- [SELECTED PASSAGE]
Wednesday, August 8, 2012

Updated: Life Unedited: Parenting


I have never written a post where I just write.  I am always trying to make sure the grammar is correct and that everything flows and makes sense.  Although those things are important, there are times when I want you to just know me without the editing.  I have decided to do that from time to time. I think I will call it, "Life Unedited" and follow that with a simple label like you see in this post.  These posts will be spur of the moment, "this thought just crossed my mind" or "this situation just happened", kind of posts.  I am nervous but also looking forward to doing this; because to me, just putting yourself out there at times "unedited", is what it's all about.

So here goes:

Do you ever feel like you don't know how to do this whole parenting thing?  I mean just when you think you have it all figured out something happens that make you realize that you don't.

I feel like I can never make my middle son happy.  He seems to always want to do the opposite of what his brothers are doing so he feels no one wants to play with him.

A minute ago we were having snacks and he decides to check to see which plum he wanted by removing some of the peeling, apparently the ones with the dark flesh are better.  Once he found that one he gave us all the other ones.  I made him give his away to one of his brothers which of course brought tears.  Earlier he was bothered because he didn't have anything to do and wouldn't take any of my suggestions.  I can't win with him and I don't know what to do.

I know that my kids won't always be happy but he seems to always be unhappy for one reason or another.  I just can't figure him out. Lord, help me.

- [RECORD EXCERPTS]
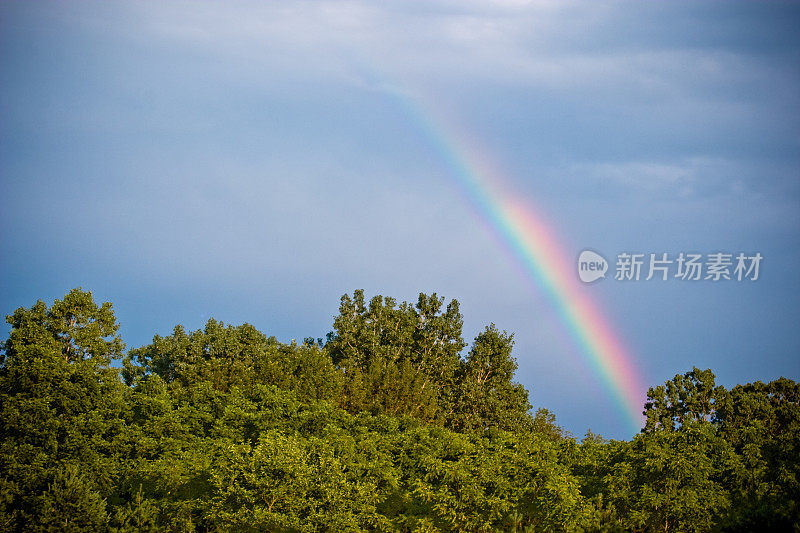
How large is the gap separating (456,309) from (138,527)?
59.1 metres

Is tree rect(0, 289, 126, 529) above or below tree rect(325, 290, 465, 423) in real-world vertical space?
below

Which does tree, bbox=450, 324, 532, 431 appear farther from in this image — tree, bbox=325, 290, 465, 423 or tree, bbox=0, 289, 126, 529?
Answer: tree, bbox=0, 289, 126, 529

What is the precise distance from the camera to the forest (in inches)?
2045

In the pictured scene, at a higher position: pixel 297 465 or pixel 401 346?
pixel 401 346

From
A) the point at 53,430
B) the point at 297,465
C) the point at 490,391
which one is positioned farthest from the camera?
the point at 490,391

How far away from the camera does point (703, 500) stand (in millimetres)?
56219

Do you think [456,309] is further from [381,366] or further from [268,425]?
[268,425]

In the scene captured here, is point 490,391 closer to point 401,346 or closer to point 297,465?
point 401,346

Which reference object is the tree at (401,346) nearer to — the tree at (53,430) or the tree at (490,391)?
the tree at (490,391)

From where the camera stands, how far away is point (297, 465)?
5250 centimetres

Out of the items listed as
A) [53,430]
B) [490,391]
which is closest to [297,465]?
[53,430]

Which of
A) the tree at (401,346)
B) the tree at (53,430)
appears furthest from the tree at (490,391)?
the tree at (53,430)

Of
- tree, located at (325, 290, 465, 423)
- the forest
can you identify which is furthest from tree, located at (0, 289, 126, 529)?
tree, located at (325, 290, 465, 423)

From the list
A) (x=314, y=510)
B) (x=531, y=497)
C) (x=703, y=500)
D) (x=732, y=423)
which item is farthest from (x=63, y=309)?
(x=732, y=423)
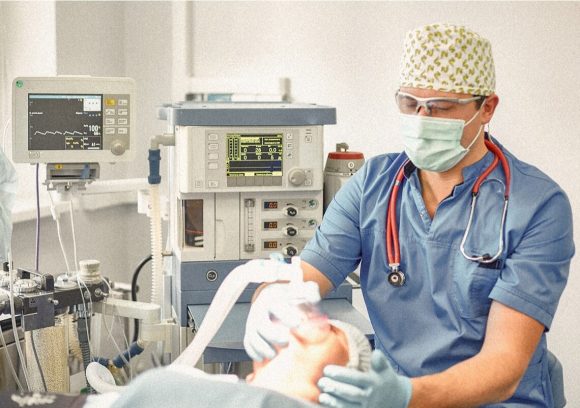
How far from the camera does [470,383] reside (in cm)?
162

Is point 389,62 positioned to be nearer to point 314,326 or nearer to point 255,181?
point 255,181

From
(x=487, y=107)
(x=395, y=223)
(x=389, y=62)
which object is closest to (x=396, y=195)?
(x=395, y=223)

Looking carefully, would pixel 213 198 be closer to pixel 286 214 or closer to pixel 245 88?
pixel 286 214

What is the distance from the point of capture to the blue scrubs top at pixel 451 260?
1779 millimetres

- [WRITTEN REQUEST]
Answer these questions using the parenting post above.
1. What name does the writer plan to give the spur-of-the-moment posts?
2. Which plums did the middle son think were better?
3. What does the middle son seem to always want to do, so that he feels no one wants to play with him?

- [RESULT OF THIS EXERCISE]
1. "Life Unedited"
2. The ones with the dark flesh.
3. The opposite of what his brothers are doing.